= Mauricio Resende =

Brazilian-American operations research scientist

Mauricio G. C. Resende (born July 27, 1955 in Maceió, Brazil) is a Brazilian-American research scientist with contributions to the field of mathematical optimization. He is best known for the development of the metaheuristics GRASP (greedy randomized adaptive search procedures), and BRKGA (biased random-key genetic algorithms) as well as the first successful implementation of Karmarkar’s interior point algorithm.

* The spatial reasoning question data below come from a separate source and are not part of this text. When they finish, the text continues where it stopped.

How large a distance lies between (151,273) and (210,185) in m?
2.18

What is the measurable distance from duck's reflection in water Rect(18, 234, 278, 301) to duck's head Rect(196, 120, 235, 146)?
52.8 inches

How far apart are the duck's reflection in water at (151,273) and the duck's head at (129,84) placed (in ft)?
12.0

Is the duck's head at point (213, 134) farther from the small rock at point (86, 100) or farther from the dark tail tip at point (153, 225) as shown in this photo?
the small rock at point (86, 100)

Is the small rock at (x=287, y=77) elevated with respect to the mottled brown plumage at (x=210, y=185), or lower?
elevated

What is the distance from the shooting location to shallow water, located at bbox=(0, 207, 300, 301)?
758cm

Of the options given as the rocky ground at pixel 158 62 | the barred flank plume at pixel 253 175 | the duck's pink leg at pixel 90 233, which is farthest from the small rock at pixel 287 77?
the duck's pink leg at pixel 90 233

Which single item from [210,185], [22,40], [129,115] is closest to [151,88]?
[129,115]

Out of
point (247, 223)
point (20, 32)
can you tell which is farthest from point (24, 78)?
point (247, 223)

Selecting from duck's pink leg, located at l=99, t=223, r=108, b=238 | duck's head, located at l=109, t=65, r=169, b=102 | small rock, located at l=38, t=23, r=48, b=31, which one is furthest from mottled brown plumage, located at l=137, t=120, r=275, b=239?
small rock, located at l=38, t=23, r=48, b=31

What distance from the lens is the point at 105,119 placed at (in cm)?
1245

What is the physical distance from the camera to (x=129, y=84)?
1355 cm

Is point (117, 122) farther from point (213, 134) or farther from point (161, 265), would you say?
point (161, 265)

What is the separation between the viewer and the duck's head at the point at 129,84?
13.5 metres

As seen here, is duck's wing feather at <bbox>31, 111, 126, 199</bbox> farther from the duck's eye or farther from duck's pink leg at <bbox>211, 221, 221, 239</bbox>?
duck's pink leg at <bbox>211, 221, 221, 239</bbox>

He published over 180 peer-reviewed papers, the book Optimization by GRASP and co-edited five books, including the Handbook of Applied Optimization, the Handbook of Optimization in Telecommunications, the Handbook of Heuristics, and the Handbook of Massive Datasets. Additionally, he gave multiple plenary talks in international conferences and is on the editorial boards of several scientific journals.

== Education ==
In June 1978, Mauricio G. C. Resende graduated from PUC-Rio with an Electrical Engineering degree with concentration in Systems Engineering. In August 1979, he earned a M.Sc. in operations research at the Georgia Institute of Technology. Later, in August 1987, he earned a Ph.D. in operations research in at the University of California, Berkeley.

== Career ==
Mauricio G. C. Resende is currently an INFORMS Fellow, holds a permanent member position of DIMACS at Rutgers University and is an affiliate professor at the University of Washington. Until December 2022, he worked at Amazon.com as a Principal Research Scientist in the Mathematical Optimization and Planning group. Previously, he was Lead Inventive Scientist at AT&T Bell Labs where he worked for over a quarter century.